Notes on the Intel 8086 processor's arithmetic-logic unit

Posted by elpocko 1 day ago

Comments

Comment by kens 1 day ago

Author here for all your 8086 questions...

Comment by gruturo 1 day ago

Awesome article Ken, I feel spoiled! It's always nice to see your posts hit HN!

Out of curiosity: Is there anything you feel they could have done better in hindsight? Useless instructions, or inefficient ones, or "missing" ones? Either down at the transistor level, or in high level design/philosophy (the segment/offset mechanism creating 20 bit addresses out of 2 16-bit registers with thousands of overlaps sure comes to mind - if not a flat model, but that's asking too much to 1979 design and transistor limitations I guess) ?

Thanks!

Comment by kens 23 hours ago

That's an interesting question. Keep in mind that the 8086 was built as a stopgap processor to sell until Intel's iAPX 432 "micro-mainframe" processor was completed. Moreover, the 8086 was designed to be assembly-language compatible with the 8080 (through translation software) so it could take advantage of existing software. It was also designed to be compatible with the 8080's 16-bit addressing while supporting more memory.

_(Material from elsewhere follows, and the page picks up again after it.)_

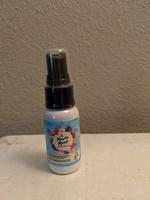 Marine Mood Sea Salt Hair Spritz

Given those constraints, the design of the 8086 makes sense. In hindsight, though, considering that the x86 architecture has lasted for decades, there are a lot of things that could have been done differently. For example, the instruction encoding is a mess and didn't have an easy path for extending the instruction set. Trapping on invalid instructions would have been a good idea. The BCD instructions are not useful nowadays. Treating a register as two overlapping 8-bit registers (AL, AH) makes register renaming difficult in an out-of-order execution system. A flat address space would have been much nicer than segmented memory, as you mention. The concept of I/O operations vs memory operations was inherited from the Datapoint 2200; memory-mapped I/O would have been better. Overall, a more RISC-like architecture would have been good.

I can't really fault the 8086 designers for their decisions, since they made sense at the time. But if you could go back in a time machine, one could certainly give them a lot of advice!

Comment by bonzini 6 hours ago

As someone who did assembly coding on the 8086/286/386 in the 90s, the xH and xL registers were quite useful to write efficient code. Maybe 64-bit mode should have gotten rid of them completely though, rather than only when REX.W=1.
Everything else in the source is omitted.